*Directive*.
Continue the forum review of the 18-inch Obsidian Audio subwoofer, starting right after its last sentence.

*Passage*.

# 18" Obsidian Audio d2v2 - Review....



## thisgsx (Mar 16, 2006)

Ok, so for the past couple of months I've been asking around the forums and reading up a ton of 18" drivers that would both sound good and get loud. There were a lot of contenders, but I ultimately chose the Obsidian Audio driver, due to cost and due to it's low rms power handling, on top of that Jacob is also known to be a sq guy, plus he is also with Stereo Integrity, so why the hell not? Key points I was considering was, I didn't want an 18" driver that needed 2,000 watts rms just to push it. 1) Because I don't have the power on tap 2) I didn't want to upgrade my amp.

About a month or two ago, I found a used 1 week old 18" OA D2 V2 over at caraudioclassifieds so I snatched her up. 

I contacted Jacob and he recommended a ported 5.25 cubed enclosure tuned to 28-29 hz. I submitted the specs to my builder and so it began. The outcome of the enclosure, was 5 cubed tuned to 28hz. An error on my builder's part, but I can always stuff it with polyfill later down the road if I feel like it needs it. The enclosure took longer than it should, but it was all worth it. 

While waiting for the enclosure, I was running a single 12w7 in a ported enclosure built to JL's specs, only so I can compare both OA's sound quality to the W7's. Well let me tell you guys, I've only listened to the OA for about 15 minutes, and to me, the OA sounds almost as good as the W7. I went through a whole bunch of tracks, listening only to the first minute or two of each track to catch a glimpse of how the OA picks up on different bass notes.  was all I had on my face! No regrets at all. And I believe the OA is not even broken in yet and I'm sure it'll just sound better once it is broken in.

*Information provided*.
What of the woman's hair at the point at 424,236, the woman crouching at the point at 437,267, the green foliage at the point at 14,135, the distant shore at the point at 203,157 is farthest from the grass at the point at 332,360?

*Exercise response*.
Tracks I played were: 
Trance:
DJ Tiesto - Just Be (whole album)
DJ Tiesto - Parade of the Athletes (whole album)
Bobina - Breakfast
Ben Gold - Life
tYdi - When I Go

Rock/Metal:
Queen Of The Damned (whole album)
Aerosmith - Crying
Gun's N Roses - November Rain
Linkin Park - Hybrid Theory (whole album)

other:
Bass Explosion USA Vol 1 (tracks 4, 8, 17, 20)


System setup:
'90 Honda CRX HF
Pioneer 80PRS
Diamond Audio Hex s600a (active)
Memphis 'small' Belle
18" Obisidan Audio d2 v2
Entire car deadened with FatMat Rattletrap plus closed cell foam and mlv on floor of car


Setup for when I was running the W7 was the same as above. Nothing was changed. 

Bottom line:

The OA hits almost as clean, tight and punch as that of the W7. The OA get's louder and lower and it looks like the OA can take more than what I am currently sending to it right now. The sub is barely moving with what I am currently sending it. Looks like the OA is a keeper, probably until the next itch to upgrade. Who knows...?


----------



## Boostedrex (Apr 4, 2007)

These subs also do really well in an IB setup. Just a great all around sub for a VERY low price. Glad to see that more people in the SQ world are starting to discover them. Though you might want to double check who the actual owner of Obsidian is...


----------



## thisgsx (Mar 16, 2006)

I'll have to double check then. I've always thought that Jacob was owner of Obsidian... Oh well, very good sub at a very good price point. So far I'm loving it and so has everyone that's heard my setup so far.


----------



## Boostedrex (Apr 4, 2007)

Yeah, not much at all to dislike about the Obsidian subs. That's what I'll be running in my car when I start competing again. It was a no brainer!


----------



## edouble101 (Dec 9, 2010)

Boostedrex said:


> Yeah, not much at all to dislike about the Obsidian subs. That's what I'll be running in my car when I start competing again. It was a no brainer!


...IB?


----------



## 49konvict (Mar 18, 2013)

Nick lemons is the owner and he is from stereo integrity. Jacob fuller owns sundown and is a co owner of obsidian. I ran a oa 12 for about a year and its amazing for the price. Ran it sealed and ib and prefered sealed. Ib sounded great but I'm more of an spl guy so sealed gave me the thump I needed. Had a 4th order built but my car blew up before I could install so can't say anything about that. Very versatile and 600 rms just made it laugh. Even ib it never got warm on 600. Man now I want another


----------



## Boostedrex (Apr 4, 2007)

edouble101 said:


> ...IB?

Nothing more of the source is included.